### Reading text
• • •

SNSP contested the 1936 parliamentary election in alliance with the National Socialist Bloc. In total the SNSP-NSB alliance fielded candidates in twelve constituencies. The election was a backlash for the party, which was dwarfed by the Lindholm party. The SNSP-NSB alliance gathered merely some 3,025 votes. SNSP was dissolved shortly afterwards. Furugård appealed to his followers to join forces with Lindholm. Furugård effectively retired from political life. He died in 1961.

==Membership==
By 1932, the party had an estimated 3,000 members organized in around fifty party branches across the country. The party had a predominately a male membership. Around a quarter of the party members were farmers or agricultural workers, and the agrarian profile of the party was particularly notable in southern Sweden.

== Electoral results ==
=== Riksdag ===

| Election year | # of overall votes | % of overall vote | # of overall seats won | +/- | Notes |
|---|---|---|---|---|---|
| 1932 | 15,170 | 0.6 (#8) | 0 / 349 | Increase |  |
| 1936 | 3,025 | 0.1 (#9) | 0 / 349 | Decrease |  |

==Party press==
Vår Kamp was the main organ of the party, until the October 1933 split. After the split, Furugård was approached by Malte Welin (a character with bad reputation in National Socialist circles in the country at the time). Welin's Svenska Rikstidningen Dagbladet became the de facto organ of the party was the split and Welin assumed an informal post as head of cultural affairs of the party. However, Furugård soon broke his links with Welin. Instead, as of early 1934 Nationalsocialistisk Tidning became the organ of the party with Thure Detter as its editor. The first issue of Nationalsocialistisk tidning had been published on April 28, 1933. Another important organ for the party after the split was Klingan ('The Edge'), published from Linköping by Rolf A. L. Nystedt, with a handful of issues per year 1934–1935. The editorial offices of Nationalsocialistisk Tidning were moved to Linköping.

• • •

### Recorded information
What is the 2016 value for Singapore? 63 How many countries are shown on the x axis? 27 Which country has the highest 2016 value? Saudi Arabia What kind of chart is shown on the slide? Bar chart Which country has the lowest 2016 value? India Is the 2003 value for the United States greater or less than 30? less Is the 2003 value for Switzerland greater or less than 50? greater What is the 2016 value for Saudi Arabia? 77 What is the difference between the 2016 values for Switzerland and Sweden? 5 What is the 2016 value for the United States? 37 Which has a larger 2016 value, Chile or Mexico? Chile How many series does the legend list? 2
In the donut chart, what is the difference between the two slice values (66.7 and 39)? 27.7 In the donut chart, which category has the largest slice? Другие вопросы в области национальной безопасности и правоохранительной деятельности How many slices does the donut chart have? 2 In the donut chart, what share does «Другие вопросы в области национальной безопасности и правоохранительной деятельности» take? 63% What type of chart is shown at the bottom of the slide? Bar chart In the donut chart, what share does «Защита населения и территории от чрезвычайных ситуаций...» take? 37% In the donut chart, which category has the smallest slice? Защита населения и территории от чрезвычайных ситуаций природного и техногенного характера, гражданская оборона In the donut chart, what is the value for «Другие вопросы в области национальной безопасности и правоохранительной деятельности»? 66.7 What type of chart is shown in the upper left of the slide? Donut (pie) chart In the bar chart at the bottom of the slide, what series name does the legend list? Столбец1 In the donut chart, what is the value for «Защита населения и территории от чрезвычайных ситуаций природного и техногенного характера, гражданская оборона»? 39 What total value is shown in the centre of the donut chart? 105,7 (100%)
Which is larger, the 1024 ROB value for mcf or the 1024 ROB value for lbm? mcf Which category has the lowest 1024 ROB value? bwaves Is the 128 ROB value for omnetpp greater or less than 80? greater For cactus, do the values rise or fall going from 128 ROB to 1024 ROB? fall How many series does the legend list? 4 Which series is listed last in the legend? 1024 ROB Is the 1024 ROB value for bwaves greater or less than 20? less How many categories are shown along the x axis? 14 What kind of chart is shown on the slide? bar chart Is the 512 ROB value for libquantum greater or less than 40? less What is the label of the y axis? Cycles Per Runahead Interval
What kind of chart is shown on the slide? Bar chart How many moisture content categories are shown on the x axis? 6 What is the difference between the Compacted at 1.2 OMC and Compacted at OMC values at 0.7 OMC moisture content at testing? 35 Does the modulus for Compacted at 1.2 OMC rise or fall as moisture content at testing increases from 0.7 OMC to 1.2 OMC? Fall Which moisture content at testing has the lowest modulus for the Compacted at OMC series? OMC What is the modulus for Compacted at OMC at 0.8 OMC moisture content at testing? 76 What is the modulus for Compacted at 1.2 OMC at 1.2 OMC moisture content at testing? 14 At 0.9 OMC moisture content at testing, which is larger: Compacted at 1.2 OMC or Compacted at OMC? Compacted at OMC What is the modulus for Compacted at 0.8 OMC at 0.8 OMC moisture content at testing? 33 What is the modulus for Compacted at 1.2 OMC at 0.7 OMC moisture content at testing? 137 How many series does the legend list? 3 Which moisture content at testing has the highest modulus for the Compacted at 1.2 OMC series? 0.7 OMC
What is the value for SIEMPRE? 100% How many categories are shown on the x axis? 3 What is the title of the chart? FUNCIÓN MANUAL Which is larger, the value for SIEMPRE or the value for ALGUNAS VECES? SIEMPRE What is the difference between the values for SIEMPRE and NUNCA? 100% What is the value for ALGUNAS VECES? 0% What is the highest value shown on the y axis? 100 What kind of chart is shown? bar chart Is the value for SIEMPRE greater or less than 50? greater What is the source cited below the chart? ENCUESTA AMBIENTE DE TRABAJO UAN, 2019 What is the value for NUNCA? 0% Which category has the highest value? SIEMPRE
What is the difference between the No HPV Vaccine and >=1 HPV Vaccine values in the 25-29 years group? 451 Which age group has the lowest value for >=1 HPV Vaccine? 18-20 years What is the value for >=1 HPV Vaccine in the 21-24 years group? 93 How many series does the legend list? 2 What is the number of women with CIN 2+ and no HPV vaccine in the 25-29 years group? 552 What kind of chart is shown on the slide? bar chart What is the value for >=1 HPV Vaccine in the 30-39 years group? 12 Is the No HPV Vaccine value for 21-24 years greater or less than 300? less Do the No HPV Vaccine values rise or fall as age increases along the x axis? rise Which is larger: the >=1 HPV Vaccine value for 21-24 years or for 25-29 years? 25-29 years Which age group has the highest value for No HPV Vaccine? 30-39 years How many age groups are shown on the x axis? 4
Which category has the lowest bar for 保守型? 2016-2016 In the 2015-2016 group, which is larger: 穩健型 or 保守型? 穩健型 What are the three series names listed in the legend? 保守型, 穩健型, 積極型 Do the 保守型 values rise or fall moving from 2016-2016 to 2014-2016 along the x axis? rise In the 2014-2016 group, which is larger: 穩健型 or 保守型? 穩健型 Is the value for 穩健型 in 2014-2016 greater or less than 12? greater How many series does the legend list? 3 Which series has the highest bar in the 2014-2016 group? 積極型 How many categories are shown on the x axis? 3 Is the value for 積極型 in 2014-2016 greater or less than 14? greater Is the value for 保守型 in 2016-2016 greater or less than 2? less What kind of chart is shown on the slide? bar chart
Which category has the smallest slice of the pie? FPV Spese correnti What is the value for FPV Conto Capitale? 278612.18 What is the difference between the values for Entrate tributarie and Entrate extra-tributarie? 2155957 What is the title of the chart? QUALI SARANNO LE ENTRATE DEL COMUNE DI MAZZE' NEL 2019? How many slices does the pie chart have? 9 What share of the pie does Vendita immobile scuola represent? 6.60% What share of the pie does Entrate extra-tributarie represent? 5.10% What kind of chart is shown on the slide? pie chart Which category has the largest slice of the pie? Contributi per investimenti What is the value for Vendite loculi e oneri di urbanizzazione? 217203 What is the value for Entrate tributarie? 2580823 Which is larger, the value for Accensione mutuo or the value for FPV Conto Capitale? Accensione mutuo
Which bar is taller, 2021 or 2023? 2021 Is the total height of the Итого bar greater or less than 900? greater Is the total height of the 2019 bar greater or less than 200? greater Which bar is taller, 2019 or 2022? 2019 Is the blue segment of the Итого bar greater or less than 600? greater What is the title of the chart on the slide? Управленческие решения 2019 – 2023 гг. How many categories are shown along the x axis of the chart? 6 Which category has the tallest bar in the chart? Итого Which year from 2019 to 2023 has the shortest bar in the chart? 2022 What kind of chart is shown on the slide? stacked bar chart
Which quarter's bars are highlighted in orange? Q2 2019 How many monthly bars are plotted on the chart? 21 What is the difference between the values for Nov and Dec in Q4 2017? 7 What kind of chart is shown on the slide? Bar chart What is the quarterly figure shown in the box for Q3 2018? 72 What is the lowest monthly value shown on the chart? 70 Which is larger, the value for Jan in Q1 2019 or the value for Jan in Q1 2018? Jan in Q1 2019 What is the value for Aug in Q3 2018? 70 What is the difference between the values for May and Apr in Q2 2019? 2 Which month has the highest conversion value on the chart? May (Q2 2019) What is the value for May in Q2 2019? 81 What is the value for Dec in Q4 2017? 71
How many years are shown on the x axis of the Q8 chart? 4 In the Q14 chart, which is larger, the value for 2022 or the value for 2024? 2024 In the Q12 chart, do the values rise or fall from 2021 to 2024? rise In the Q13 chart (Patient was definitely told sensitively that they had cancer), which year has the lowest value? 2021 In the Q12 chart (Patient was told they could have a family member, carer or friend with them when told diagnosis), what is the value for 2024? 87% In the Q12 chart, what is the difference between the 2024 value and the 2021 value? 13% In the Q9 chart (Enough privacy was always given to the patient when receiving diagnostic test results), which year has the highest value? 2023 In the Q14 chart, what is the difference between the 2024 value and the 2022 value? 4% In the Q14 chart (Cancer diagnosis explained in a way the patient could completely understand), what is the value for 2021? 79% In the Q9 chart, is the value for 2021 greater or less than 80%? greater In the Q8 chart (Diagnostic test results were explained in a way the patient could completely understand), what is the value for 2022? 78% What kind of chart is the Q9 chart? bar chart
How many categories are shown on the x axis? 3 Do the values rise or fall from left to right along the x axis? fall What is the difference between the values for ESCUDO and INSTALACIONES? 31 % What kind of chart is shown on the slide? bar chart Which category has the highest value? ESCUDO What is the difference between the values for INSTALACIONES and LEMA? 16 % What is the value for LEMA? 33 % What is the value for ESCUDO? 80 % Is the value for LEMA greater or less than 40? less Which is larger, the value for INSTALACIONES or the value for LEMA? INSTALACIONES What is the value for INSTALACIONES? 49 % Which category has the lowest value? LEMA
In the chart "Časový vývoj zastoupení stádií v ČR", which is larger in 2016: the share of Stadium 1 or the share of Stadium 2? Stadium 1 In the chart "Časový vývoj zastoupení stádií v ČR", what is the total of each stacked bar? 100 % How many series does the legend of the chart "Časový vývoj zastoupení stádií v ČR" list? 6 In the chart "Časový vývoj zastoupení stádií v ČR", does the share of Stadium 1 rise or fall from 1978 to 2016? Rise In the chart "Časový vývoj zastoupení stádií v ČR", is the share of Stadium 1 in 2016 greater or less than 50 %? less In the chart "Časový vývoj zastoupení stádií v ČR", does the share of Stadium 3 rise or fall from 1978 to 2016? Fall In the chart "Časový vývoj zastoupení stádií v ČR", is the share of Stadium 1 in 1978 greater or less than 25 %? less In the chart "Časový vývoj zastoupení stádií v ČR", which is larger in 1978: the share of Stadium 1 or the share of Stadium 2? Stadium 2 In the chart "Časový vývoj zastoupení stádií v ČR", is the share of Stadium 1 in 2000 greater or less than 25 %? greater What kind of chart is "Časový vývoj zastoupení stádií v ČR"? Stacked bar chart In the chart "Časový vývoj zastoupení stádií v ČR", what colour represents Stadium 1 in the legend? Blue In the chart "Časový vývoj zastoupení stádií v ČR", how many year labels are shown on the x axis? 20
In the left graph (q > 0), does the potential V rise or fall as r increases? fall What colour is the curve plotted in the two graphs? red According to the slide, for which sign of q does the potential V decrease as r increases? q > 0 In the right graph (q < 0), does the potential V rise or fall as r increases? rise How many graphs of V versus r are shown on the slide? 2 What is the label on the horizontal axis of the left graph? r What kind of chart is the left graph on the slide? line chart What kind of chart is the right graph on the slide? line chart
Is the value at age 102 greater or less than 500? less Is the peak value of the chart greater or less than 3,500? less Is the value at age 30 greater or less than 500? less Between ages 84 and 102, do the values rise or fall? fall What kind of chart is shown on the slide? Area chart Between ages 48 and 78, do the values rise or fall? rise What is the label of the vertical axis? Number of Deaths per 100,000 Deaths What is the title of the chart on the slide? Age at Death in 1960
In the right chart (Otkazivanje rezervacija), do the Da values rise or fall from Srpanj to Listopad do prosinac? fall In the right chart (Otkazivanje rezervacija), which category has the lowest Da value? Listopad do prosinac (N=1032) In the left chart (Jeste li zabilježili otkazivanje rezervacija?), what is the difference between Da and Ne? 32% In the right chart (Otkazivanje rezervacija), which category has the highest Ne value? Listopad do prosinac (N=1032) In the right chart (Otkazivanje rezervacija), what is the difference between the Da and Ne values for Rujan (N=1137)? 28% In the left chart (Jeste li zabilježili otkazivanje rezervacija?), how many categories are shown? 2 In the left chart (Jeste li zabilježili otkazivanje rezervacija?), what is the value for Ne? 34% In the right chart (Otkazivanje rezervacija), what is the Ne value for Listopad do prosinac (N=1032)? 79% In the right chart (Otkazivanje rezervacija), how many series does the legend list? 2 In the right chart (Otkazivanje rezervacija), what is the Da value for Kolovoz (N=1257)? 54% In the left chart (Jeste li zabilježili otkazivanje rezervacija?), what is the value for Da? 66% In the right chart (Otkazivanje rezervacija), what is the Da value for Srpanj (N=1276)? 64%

• • •

### Apply what you read
**A)** Please say whether each statement agrees with the SNSP text, answering yes or no and quoting the deciding words from the text: (i) By 1932 the party had roughly 3,000 members. (ii) The SNSP-NSB alliance put up candidates in twenty constituencies. (iii) Nationalsocialistisk Tidning first appeared on April 28, 1933.
**B)** Extend the SNSP text past its final sentence, picking up right after the one about the editorial offices moving to Linköping.
Nothing in the lines is needed here.

### Answers for the exercise
**A)**
(i) Yes: "By 1932, the party had an estimated 3,000 members organized in around fifty party branches across the country."
(ii) No: "In total the SNSP-NSB alliance fielded candidates in twelve constituencies."
(iii) Yes: "The first issue of Nationalsocialistisk tidning had been published on April 28, 1933."

**B)**
In 1932, a single issue of Hakkorset ('The Swastika') was published in Göteborg.

In 1933, a daily newspaper for the Southern District of SNSP was launched, Skånska nationalsocialisten ('Scanian National Socialist'). However, only a single issue of the newspaper was ever published. Likewise a single issue of a new organ for the Western District was published from Göteborg, Västsvenska nationalsocialisten ('West Swedish National Socialist'). William Andersson was the editor of Västsvenska nationalsocialisten. There was also a failed attempt to launch a weekly party organ from Strömstad, Norrvikens-Kuriren.

==Linked organizations==
The party had a youth wing, the National Socialist Youth League (Nationalsocialistiska ungdomsförbundet, abbreviated 'NSU'). In February 1935 a new youth wing was launched, Vikingarna ('The Vikings'). John Åstrand was the leader of Vikingarna. The membership of Vikingarna was primarily based amongst secondary school students. According to contemporary police estimates, the membership of Vikingarna would have been between 1,000 and 5,000 as of 1935.

The women's organization of the party was called Kristina Gyllenstierna (named after a historical character with the same name).

In 1934 SNSP launched an organization for sailors, Svenska Sjöfartssektionen, seeking to counter the influence of communist sailors' cells.